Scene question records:
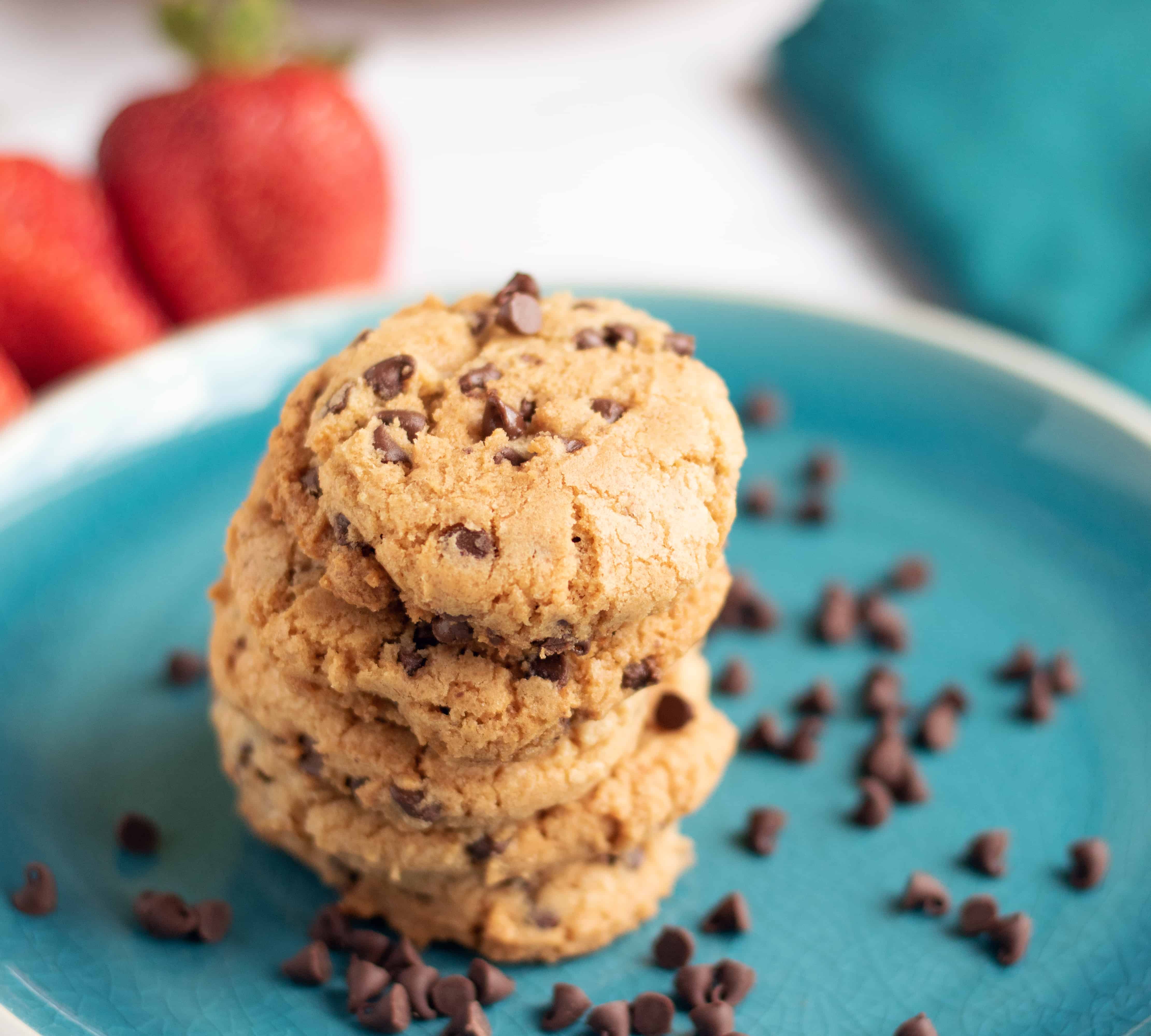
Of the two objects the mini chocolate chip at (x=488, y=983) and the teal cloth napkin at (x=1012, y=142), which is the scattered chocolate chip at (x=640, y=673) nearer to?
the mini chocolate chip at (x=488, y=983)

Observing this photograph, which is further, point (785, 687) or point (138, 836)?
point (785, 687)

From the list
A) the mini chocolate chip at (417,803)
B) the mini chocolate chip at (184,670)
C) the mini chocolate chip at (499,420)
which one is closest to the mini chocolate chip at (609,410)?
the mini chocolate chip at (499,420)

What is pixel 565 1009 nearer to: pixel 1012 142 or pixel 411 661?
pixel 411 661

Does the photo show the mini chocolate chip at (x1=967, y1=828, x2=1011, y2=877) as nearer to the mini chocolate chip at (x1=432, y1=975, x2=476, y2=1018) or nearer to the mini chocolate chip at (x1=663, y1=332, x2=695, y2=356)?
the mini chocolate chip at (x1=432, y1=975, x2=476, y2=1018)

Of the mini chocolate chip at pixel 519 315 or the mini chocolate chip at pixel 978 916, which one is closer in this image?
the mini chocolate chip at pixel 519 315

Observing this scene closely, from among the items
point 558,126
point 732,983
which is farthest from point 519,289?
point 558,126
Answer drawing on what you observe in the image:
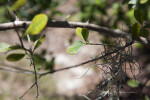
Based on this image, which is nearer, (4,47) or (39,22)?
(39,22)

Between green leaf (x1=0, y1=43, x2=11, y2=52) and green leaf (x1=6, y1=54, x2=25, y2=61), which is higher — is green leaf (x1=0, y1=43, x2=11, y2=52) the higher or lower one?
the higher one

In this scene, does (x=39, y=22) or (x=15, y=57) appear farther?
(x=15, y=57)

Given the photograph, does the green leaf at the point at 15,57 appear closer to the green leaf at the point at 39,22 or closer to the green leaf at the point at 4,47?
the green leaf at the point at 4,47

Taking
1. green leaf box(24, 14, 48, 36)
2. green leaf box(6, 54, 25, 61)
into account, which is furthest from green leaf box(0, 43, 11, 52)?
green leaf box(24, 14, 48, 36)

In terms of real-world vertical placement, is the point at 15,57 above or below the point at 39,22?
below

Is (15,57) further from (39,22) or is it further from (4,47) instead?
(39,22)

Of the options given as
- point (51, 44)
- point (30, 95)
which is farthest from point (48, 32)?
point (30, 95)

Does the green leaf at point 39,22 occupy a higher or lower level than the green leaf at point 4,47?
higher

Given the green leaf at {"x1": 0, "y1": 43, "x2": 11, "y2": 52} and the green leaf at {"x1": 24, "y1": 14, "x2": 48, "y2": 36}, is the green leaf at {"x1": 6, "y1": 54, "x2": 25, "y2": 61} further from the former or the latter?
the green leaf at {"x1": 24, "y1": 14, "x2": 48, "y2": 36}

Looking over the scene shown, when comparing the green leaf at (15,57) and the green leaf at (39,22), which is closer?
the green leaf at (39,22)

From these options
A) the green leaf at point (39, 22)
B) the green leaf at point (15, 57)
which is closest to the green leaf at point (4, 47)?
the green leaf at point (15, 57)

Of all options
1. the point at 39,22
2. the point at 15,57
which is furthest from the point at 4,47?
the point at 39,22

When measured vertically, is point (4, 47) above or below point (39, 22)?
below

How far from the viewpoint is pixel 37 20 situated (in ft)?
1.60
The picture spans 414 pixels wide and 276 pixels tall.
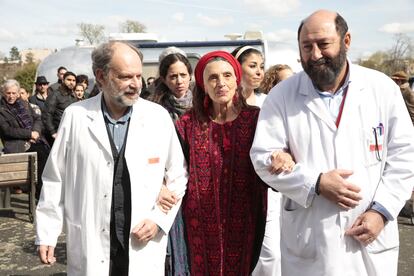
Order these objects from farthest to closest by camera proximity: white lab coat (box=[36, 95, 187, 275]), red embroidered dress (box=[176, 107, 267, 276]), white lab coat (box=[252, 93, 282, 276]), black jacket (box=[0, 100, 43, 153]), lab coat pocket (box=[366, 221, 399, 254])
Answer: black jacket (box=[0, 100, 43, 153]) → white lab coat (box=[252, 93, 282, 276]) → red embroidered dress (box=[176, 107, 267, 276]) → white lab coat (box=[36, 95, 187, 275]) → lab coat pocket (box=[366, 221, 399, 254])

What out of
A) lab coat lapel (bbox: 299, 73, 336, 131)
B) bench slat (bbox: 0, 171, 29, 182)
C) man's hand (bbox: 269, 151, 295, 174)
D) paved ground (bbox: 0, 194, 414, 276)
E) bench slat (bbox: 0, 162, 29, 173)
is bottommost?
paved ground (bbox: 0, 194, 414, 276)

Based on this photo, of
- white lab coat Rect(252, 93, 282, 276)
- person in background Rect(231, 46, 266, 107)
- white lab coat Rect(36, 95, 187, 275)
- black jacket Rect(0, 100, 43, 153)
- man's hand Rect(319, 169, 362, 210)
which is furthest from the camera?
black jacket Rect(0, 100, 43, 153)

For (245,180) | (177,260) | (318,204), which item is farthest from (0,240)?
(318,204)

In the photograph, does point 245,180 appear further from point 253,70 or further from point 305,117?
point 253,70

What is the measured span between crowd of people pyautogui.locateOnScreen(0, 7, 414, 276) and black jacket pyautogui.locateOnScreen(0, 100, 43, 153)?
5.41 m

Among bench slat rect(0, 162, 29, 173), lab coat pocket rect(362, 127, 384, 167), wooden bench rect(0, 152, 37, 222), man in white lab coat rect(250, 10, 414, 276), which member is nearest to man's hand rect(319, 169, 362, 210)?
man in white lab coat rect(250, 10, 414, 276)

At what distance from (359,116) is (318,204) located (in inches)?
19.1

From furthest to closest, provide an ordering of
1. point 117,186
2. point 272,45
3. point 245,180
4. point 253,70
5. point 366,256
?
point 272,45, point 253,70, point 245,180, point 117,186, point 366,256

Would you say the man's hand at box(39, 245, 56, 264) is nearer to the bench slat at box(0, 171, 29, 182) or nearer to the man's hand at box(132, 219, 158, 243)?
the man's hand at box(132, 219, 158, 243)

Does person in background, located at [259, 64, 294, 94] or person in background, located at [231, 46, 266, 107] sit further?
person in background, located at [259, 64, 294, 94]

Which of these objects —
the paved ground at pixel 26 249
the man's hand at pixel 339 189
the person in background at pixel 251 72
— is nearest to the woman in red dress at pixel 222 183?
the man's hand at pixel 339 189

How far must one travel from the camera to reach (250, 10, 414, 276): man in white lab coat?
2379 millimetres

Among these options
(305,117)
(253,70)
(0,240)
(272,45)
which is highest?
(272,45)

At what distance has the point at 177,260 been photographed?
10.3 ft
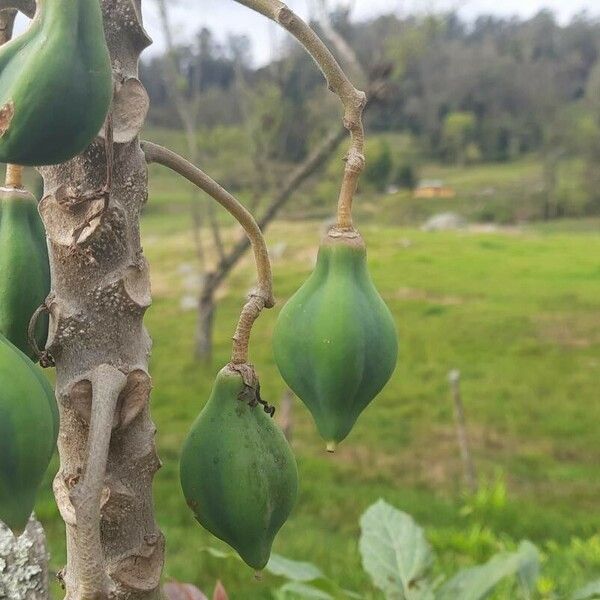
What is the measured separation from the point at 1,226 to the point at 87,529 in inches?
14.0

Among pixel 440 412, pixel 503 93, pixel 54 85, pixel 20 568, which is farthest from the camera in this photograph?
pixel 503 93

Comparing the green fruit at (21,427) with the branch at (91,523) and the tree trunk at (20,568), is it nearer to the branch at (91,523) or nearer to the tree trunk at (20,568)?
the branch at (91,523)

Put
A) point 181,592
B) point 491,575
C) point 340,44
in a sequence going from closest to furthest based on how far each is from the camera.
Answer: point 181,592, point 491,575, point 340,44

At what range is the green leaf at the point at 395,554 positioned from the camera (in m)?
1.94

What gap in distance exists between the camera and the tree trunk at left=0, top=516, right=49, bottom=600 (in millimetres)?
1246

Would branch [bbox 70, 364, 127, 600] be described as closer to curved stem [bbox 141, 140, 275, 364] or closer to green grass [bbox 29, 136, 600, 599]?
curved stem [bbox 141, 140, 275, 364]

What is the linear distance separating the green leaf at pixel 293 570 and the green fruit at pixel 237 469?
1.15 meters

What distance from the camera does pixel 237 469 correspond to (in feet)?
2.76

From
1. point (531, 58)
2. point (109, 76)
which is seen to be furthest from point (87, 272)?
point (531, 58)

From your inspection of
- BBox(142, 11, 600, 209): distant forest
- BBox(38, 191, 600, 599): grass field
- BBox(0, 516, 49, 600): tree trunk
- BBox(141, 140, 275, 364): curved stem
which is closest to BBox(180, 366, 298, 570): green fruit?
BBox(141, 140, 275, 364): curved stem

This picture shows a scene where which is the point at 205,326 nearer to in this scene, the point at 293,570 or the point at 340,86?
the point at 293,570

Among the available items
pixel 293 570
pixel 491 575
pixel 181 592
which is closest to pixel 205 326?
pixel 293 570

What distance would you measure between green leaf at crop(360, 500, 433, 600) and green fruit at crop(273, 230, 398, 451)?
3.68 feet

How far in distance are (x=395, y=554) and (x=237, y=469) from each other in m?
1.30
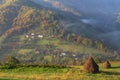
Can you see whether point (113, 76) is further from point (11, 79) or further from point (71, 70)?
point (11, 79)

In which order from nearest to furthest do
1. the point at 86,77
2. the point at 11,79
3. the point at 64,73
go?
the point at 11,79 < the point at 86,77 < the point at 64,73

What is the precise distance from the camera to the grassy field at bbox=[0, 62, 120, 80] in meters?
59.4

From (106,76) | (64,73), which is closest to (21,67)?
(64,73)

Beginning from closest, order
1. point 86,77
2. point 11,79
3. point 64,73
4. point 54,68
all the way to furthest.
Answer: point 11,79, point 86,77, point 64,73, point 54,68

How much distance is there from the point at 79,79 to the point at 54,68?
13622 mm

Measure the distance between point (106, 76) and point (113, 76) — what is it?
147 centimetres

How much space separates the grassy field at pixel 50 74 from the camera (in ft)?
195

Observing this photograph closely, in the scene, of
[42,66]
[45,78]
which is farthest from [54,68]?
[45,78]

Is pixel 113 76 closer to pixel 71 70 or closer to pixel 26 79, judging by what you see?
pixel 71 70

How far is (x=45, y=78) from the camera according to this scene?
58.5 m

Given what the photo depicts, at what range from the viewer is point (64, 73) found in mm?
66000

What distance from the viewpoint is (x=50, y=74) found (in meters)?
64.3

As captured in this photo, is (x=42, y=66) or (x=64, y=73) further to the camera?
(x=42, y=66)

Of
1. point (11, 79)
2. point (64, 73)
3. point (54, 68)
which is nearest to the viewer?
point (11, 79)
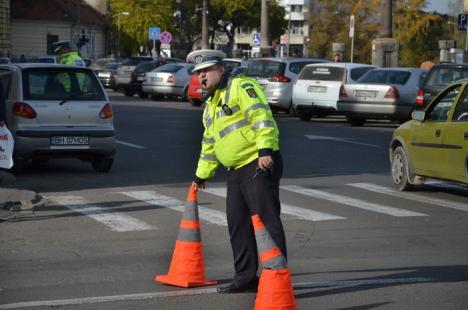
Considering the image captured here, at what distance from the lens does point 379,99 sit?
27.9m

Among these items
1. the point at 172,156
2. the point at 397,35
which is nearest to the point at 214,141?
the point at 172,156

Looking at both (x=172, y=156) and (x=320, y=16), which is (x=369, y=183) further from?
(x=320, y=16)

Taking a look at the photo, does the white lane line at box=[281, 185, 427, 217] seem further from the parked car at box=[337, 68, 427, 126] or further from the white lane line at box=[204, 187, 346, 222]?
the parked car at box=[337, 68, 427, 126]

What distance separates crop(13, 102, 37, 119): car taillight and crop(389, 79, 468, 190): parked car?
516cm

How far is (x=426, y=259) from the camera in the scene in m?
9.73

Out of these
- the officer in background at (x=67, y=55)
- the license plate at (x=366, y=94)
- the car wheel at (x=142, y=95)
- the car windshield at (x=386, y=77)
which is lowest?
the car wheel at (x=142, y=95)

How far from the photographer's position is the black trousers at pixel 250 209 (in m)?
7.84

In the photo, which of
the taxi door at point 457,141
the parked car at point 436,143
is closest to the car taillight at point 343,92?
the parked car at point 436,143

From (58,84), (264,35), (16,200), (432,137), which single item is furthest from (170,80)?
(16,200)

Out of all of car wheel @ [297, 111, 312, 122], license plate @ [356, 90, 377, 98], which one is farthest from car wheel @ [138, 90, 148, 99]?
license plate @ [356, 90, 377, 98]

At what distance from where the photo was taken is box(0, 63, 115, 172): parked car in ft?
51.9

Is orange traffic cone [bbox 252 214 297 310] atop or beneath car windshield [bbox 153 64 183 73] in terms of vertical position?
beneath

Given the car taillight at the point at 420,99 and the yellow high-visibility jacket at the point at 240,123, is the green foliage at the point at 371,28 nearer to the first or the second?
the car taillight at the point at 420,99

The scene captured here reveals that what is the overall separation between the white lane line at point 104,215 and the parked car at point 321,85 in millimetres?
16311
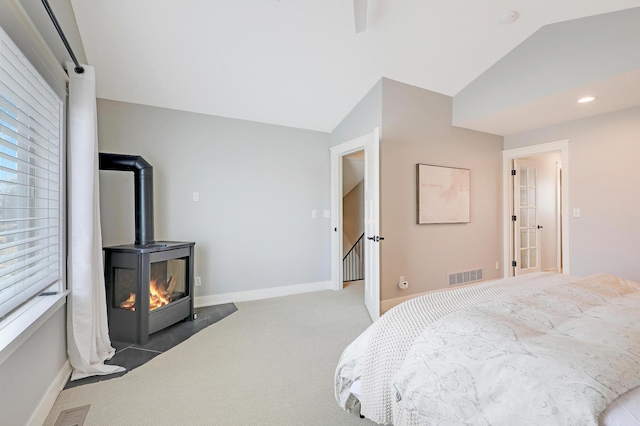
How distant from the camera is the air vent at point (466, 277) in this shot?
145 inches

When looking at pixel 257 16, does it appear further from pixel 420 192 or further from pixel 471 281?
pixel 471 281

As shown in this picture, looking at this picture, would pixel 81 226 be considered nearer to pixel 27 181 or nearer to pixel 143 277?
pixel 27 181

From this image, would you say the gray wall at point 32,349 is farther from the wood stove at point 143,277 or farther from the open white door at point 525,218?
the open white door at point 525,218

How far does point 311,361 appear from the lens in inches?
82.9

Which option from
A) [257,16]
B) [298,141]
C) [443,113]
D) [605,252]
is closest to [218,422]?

WHAT THIS TASK INVOLVES
Find the line containing "Given the car", then extract it and every line after it to the end of the data above, exactly and nothing else, without pictures.

FINISHED EXERCISE
Given the car taillight at the point at 420,99 and the yellow high-visibility jacket at the point at 240,123, is the green foliage at the point at 371,28 nearer to the first or the second?
the car taillight at the point at 420,99

The scene captured here reveals that what is the overall separation between the white lane line at point 104,215 and the parked car at point 321,85 in millimetres?
16311
How distant from the camera is the air vent at point (466, 277) in this shot?
145 inches

When looking at pixel 257 16, does it appear further from pixel 420 192 or further from pixel 471 281?
pixel 471 281

As shown in this picture, looking at this picture, would pixel 81 226 be considered nearer to pixel 27 181 or nearer to pixel 143 277?
pixel 27 181

From this image, would you say the gray wall at point 32,349 is farther from the wood stove at point 143,277 or farther from the open white door at point 525,218?
the open white door at point 525,218

How far does point 311,361 appear from the lens in inches?
82.9

Which option from
A) [257,16]
B) [298,141]
C) [443,113]
D) [605,252]
is closest to [218,422]?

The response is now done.